Falando do Matheus e da Clara agora... Bom, o Matheus tem TDAH e precisa de umas dinâmicas diferentes. Eu costumo dividir as tarefas em etapas menores pra ele não ficar sobrecarregado. Tipo, se a gente tá fazendo uma pesquisa sobre as políticas do Império, deixo ele fazer uma parte por vez e vou revisando junto. Isso funciona melhor do que largar tudo de uma vez. Além disso, deixo ele usar fones de ouvido com música calma durante atividades escritas porque ajuda ele a focar mais.

Já com a Clara, que tem TEA, eu tento ser bem claro e direto nas instruções. Uso muitos recursos visuais como mapas e imagens porque ajudam ela a processar melhor as informações. Também dou mais tempo pra ela completar atividades ou provas orais se for preciso. Uma coisa que não funcionou foi quando tentei usar jogos digitais—ela ficou mais perdida do que antes! Então voltei pro bom e velho papel e caneta pra certas atividades.

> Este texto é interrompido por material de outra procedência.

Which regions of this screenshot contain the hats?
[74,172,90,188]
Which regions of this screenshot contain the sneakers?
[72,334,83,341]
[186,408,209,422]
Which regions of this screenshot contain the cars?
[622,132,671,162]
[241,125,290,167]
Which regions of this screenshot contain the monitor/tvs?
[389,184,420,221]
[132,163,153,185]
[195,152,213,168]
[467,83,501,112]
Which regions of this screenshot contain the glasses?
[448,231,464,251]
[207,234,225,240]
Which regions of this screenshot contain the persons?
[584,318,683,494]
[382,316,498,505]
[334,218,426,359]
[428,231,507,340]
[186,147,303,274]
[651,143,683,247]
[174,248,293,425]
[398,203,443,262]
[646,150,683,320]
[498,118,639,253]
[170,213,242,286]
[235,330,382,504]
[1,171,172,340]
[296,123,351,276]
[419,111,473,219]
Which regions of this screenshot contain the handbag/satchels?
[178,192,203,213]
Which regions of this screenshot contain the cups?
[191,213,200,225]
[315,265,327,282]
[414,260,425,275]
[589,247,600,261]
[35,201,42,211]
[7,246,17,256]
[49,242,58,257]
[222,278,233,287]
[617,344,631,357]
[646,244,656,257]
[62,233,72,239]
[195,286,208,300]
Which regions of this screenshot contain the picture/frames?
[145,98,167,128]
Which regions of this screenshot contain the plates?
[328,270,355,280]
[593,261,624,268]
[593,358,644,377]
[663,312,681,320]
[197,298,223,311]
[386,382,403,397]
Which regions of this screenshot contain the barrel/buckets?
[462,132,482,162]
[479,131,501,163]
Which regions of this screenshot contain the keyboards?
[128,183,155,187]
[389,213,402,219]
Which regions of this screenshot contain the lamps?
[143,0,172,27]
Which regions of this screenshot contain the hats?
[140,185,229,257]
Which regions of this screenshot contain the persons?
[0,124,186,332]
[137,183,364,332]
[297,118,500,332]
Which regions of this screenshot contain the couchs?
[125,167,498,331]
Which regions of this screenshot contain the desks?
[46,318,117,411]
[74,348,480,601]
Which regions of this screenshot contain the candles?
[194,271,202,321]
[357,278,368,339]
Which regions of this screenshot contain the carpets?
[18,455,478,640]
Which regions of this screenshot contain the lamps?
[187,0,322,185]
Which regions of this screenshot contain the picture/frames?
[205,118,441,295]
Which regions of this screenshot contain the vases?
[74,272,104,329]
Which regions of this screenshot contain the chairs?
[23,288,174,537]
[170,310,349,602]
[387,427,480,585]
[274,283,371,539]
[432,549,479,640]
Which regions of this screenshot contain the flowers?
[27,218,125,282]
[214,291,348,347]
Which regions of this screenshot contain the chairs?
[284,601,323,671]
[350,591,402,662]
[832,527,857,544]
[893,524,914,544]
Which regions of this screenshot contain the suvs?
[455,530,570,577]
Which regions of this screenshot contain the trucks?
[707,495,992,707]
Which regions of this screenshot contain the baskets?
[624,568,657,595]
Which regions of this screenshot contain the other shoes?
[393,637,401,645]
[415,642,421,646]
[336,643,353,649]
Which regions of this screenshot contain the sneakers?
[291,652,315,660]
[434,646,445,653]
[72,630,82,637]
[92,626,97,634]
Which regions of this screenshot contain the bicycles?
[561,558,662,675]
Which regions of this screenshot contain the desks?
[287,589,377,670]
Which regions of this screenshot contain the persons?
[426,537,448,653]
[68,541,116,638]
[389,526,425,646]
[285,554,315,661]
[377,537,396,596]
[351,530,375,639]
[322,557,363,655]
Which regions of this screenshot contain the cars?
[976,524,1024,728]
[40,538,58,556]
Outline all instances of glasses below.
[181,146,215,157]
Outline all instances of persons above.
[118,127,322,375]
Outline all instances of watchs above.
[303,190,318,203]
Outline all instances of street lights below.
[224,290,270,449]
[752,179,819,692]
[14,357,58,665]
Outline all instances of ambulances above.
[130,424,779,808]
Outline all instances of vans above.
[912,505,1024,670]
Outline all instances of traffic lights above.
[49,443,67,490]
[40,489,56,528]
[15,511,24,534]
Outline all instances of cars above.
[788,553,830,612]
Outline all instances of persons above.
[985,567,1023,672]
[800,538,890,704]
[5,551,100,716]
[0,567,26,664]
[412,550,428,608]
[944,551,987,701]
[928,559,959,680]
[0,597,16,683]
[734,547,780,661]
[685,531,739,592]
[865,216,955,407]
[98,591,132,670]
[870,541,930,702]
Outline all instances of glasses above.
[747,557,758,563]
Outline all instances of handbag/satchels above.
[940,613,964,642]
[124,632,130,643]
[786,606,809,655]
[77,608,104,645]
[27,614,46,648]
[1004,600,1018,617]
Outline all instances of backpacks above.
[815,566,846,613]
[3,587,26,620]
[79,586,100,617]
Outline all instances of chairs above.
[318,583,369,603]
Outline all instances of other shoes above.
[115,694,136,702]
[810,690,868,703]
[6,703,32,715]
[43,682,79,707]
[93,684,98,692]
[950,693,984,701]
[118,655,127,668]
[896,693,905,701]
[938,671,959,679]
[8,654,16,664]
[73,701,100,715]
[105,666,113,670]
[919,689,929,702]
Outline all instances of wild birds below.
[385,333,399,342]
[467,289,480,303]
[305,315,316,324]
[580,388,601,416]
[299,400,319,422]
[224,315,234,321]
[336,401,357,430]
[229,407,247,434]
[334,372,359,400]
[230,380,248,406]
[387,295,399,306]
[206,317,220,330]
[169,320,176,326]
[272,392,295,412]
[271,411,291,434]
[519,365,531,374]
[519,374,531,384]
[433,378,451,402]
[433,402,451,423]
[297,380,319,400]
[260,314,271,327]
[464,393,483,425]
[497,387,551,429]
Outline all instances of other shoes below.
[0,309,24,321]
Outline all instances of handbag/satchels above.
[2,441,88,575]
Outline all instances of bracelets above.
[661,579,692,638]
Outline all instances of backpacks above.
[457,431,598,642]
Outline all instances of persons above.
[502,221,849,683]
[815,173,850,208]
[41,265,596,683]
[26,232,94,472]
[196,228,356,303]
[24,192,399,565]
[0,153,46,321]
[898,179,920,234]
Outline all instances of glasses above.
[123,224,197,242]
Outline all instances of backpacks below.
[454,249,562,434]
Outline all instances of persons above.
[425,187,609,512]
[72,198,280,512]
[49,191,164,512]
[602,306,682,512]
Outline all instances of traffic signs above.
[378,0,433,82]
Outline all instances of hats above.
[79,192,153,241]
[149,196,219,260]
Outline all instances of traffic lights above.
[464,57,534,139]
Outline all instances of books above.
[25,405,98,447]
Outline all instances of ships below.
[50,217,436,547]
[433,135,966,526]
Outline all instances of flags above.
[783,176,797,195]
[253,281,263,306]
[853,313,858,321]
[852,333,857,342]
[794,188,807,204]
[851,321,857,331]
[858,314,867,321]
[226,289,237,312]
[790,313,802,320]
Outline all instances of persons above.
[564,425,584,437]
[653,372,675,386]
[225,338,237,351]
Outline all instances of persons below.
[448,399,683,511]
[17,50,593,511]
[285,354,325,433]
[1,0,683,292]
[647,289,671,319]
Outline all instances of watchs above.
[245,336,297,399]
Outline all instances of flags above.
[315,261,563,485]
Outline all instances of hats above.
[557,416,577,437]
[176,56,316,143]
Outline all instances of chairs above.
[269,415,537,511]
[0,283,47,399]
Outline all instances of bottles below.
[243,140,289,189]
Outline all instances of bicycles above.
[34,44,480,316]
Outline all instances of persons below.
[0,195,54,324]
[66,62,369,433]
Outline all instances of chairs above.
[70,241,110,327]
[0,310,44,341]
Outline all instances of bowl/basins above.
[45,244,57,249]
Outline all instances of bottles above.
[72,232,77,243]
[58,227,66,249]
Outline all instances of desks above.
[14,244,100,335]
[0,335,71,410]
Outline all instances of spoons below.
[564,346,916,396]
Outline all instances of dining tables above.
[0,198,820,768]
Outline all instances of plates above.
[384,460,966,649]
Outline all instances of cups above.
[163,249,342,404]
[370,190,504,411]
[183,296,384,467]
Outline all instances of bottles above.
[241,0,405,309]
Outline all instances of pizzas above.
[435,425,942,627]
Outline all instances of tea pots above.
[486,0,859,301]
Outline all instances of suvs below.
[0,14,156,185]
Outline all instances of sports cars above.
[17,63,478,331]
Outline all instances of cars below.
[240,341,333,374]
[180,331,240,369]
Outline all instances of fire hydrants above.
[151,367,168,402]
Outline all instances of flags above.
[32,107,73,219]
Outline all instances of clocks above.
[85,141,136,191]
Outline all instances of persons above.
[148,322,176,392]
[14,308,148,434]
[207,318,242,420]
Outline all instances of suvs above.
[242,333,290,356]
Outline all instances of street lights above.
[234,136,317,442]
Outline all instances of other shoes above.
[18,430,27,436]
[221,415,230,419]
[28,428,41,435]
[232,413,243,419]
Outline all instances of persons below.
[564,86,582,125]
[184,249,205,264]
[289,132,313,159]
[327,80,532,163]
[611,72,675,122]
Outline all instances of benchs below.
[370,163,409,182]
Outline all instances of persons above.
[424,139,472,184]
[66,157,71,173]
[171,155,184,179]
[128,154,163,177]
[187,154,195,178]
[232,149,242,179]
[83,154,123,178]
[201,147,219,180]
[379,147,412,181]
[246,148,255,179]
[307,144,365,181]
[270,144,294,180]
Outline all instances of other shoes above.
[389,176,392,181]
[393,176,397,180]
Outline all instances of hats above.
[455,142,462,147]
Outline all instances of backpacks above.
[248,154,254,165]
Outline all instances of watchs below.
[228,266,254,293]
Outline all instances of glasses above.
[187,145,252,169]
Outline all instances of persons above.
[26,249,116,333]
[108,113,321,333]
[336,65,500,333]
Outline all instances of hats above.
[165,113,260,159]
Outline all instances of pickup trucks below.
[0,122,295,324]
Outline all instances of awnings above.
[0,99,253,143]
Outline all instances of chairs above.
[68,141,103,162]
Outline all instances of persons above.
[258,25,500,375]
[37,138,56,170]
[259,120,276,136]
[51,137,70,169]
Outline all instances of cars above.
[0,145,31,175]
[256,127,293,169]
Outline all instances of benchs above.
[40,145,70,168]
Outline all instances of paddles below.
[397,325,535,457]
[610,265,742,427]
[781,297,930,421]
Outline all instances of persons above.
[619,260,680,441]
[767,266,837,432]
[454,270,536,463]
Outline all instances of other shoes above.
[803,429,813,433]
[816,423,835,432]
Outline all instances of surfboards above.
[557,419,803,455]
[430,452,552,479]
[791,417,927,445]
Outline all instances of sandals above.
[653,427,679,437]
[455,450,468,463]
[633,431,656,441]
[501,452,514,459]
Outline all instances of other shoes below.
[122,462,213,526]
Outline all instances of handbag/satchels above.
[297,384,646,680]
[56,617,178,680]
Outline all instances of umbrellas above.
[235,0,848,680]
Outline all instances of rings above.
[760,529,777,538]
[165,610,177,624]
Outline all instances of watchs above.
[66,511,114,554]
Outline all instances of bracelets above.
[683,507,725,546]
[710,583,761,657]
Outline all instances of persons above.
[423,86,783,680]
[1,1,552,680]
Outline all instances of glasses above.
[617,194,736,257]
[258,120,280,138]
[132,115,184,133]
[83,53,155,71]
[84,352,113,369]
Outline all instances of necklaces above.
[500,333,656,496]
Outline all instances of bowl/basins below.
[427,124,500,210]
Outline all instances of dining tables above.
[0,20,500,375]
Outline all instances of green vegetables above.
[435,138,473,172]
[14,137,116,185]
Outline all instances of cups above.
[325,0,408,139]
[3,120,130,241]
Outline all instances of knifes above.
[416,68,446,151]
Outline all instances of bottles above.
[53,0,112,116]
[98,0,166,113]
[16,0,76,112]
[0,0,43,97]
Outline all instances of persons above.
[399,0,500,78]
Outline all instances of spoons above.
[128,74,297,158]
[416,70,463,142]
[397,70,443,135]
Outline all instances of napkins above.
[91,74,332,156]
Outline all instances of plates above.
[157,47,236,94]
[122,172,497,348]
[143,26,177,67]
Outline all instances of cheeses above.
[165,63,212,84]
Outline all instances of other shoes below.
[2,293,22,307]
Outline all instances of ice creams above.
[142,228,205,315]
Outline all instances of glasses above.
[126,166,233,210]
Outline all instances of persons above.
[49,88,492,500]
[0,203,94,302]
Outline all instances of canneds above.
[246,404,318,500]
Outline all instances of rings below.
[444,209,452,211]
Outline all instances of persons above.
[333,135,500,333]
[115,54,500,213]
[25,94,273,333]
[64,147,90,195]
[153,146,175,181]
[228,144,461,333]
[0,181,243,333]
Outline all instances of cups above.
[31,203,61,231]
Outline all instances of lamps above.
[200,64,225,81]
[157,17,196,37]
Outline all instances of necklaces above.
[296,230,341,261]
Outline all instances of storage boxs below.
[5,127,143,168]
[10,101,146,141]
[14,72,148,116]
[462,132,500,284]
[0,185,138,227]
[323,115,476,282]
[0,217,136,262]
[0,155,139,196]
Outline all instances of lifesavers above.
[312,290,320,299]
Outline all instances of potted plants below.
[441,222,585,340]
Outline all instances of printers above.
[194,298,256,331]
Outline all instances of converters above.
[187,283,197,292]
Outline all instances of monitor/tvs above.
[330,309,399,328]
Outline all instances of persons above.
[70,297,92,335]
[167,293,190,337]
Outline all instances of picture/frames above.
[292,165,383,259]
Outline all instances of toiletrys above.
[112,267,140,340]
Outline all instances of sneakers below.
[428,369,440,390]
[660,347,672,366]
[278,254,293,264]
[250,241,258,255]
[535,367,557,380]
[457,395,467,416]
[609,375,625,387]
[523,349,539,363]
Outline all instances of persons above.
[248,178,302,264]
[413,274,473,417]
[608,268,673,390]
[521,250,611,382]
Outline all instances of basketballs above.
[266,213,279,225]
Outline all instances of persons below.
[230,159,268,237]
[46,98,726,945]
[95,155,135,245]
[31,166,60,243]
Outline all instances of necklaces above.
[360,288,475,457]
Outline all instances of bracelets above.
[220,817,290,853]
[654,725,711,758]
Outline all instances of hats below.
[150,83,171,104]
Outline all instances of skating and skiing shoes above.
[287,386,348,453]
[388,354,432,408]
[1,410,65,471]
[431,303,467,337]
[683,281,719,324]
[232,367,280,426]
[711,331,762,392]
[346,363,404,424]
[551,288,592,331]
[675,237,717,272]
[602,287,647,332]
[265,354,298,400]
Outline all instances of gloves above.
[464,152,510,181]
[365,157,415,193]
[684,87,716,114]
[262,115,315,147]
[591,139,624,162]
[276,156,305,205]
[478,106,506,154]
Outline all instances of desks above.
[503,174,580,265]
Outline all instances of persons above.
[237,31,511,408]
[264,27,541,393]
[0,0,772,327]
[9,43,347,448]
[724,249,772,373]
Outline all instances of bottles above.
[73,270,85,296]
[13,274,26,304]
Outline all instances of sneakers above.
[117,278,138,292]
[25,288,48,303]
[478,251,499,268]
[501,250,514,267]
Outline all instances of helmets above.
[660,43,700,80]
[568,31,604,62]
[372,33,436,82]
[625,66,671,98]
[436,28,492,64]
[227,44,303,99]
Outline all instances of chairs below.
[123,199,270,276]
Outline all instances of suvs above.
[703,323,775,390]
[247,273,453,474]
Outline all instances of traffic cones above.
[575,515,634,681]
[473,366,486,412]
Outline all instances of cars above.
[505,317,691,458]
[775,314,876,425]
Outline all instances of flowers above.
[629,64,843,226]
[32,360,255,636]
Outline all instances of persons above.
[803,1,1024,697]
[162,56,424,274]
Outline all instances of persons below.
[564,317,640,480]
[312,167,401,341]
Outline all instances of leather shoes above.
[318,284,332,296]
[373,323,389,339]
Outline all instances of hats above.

No final das contas, cada aluno é único e precisa de atenção especial à sua maneira. E claro, tô sempre aberto pra ouvir os próprios alunos sobre o que funciona melhor pra cada um deles.

Bom, acho que é isso por hoje! Espero ter ajudado a dar umas ideias aí pra quem também tá lidando com essas questões na sala de aula. Se alguém tiver mais dicas ou quiser trocar uma ideia sobre estratégias diferentes, tô por aqui! Vamos aprendendo juntos.

Até mais!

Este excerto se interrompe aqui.